Beef market access to China: ‘You have to create your own edge’

During this week’s trade mission to China, there is a positive mood floating around that Ireland can make the most of receiving market access to China for Irish beef exports.

This announcement in recent weeks means that Ireland has become the first EU member state to gain access, leaving many chomping at the bit to follow suit.

However, it has been outlined that there is still plenty of work to do to ensure that the returns are positive from the market.

Speaking to media in Beijing, Bord Bia’s James O’Donnell stated that he has seen a massive shift in thinking among the native population in the past decade.

“The economy here, according to the IMF [International Monetary Fund], is growing at about 7% per annum. So that compounded growth over the last number of years – it has slowed down since the 2000s – when you put that on top of the growth every year, it’s massive.

The economy is doubling every few years.

“China has 1.4 billion people and it needs protein. Look at the figures; in the world today, if the Chinese eat a little bit less pork, the world price of pork collapses.

“They import less than 4% of their pork; with 4%, they can move the price,” he explained.

Beef consumption

O’Donnell explained that the Chinese eat nearly 9 million tonnes of beef a year and that they produce about 7.5 million tonnes themselves.

Continuing, he said: “So their consumption is between 5kg and 6kg per capita per annum. If you look at Japan and Korea – which would be developed countries – they have a consumption of between 8kg and 9kg per capita per annum.

Here in China, Bord Bia focuses on protein – be that: dairy; the meats (both beef and pork); or seafood. China has a significant shortage of protein. Therefore, they look on us as a strategic match.

“So the opportunities for our exporters are, initially, very much in those areas,” he said.

The shift towards dairy

Meanwhile, O’Donnell highlighted that Irish exports to China last year topped €900 million, with dairy exports dominating this figure – with between €660 million and €670 million worth of exports.

Within that, infant formula milk plays a major role.

A big, big part of our dairy exports are all around infant formula. We also have the branded products such as Kerrygold cheese and butter here – and also Avonmore milk.

“Cheese is just starting in China; China imports around 130,000t of cheese per year, which – per capita consumption – is less than about 100g; it’s effectively nothing.”

O’Donnell stated that the Chinese population is currently making a noticeable shift towards dairy products, especially yoghurt.

Continuing, he said: “You will always find that people will eat more when they become an urban population and incomes go up; then the demand for protein increases – there’s nothing new about that.

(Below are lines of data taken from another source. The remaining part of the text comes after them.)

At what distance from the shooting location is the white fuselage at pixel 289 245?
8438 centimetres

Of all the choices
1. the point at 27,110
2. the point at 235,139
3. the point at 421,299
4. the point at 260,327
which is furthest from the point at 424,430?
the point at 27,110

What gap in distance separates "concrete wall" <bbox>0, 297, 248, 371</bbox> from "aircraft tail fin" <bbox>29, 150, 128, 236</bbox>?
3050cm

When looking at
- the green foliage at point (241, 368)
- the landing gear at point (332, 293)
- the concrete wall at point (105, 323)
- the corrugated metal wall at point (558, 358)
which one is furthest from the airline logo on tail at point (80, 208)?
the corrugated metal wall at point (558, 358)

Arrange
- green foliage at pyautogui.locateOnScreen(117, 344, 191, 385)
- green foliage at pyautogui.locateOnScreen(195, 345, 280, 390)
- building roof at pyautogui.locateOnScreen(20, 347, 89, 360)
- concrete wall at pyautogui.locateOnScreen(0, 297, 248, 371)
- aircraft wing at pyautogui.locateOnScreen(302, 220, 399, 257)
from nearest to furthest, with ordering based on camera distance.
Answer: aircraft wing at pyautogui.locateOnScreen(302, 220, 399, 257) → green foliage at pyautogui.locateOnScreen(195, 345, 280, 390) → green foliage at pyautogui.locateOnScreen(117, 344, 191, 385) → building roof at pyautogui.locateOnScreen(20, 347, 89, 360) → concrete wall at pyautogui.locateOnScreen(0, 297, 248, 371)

“The increase in dairy consumption began when a Chinese president wished that every Chinese person would have a glass of milk every day.

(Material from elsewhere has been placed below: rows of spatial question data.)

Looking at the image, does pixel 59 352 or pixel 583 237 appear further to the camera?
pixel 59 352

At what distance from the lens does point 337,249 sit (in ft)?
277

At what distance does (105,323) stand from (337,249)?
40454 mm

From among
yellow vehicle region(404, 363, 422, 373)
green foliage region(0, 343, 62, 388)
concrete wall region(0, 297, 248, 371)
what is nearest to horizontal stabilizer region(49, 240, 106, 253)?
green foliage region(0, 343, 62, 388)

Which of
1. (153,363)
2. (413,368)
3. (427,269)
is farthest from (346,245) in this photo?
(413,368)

Dairy here is very much healthy; health is very much to the fore here. 90% of the milk consumed in this country is consumed by the urban population and 60% of the population is urban; it just shows how much room there is for growth.

‘Creating your own edge’

Turning back towards the topic of beef, O’Donnell – who has spent over a decade living in China – does not seemed worried about European countries gaining access the market.

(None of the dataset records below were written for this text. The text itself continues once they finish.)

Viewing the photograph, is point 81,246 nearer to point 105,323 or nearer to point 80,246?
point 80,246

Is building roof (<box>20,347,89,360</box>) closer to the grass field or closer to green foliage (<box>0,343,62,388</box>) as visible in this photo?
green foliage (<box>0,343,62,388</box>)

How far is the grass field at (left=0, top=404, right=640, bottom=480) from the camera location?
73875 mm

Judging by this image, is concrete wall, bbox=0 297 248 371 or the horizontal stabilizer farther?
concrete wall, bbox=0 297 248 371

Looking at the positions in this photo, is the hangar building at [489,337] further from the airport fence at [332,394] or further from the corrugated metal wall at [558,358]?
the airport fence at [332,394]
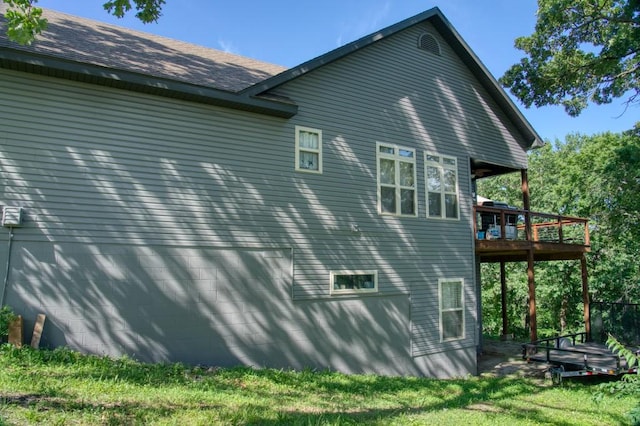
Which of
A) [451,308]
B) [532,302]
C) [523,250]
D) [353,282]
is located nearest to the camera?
[353,282]

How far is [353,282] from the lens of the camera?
10.0 meters

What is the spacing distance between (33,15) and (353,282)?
731 cm

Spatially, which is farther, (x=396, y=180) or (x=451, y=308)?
(x=451, y=308)

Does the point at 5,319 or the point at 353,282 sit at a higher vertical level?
the point at 353,282

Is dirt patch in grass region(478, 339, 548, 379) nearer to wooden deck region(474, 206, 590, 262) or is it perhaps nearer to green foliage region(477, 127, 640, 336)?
wooden deck region(474, 206, 590, 262)

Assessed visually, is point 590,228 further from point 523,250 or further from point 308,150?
point 308,150

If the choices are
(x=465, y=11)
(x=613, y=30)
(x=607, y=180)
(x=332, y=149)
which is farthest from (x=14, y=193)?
(x=607, y=180)

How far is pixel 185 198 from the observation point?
26.8 ft

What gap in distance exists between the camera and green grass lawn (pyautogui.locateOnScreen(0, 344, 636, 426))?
4.84m

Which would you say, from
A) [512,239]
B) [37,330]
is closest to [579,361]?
[512,239]

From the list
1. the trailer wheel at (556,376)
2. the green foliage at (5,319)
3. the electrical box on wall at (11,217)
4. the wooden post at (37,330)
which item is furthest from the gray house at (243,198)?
the trailer wheel at (556,376)

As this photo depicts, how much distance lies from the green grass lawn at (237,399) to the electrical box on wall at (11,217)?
1.79 metres

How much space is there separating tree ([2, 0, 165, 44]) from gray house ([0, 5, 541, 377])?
76 centimetres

You have to create your own edge – you are not trying to take market share away from anyone, because you don’t need to. This market’s demand alone in the next two years will grow by 700,000t.

“The story behind Irish beef is very specific cuts.

“To us, it is not about removing product from Europe and putting into China; it’s more about getting a higher return for cuts that are worth more here in China.

“There is a finer appreciation for cuisine here. The cuts we would have identified as being ideal for China is the short ribs, the shin, the shank, the brisket, and the oyster blade.

“The brand is the country not the specific company brand. The reason why the Chinese pay more much for an imported product is they believe it’s safe,” he concluded.

Conor Finnerty reporting from China.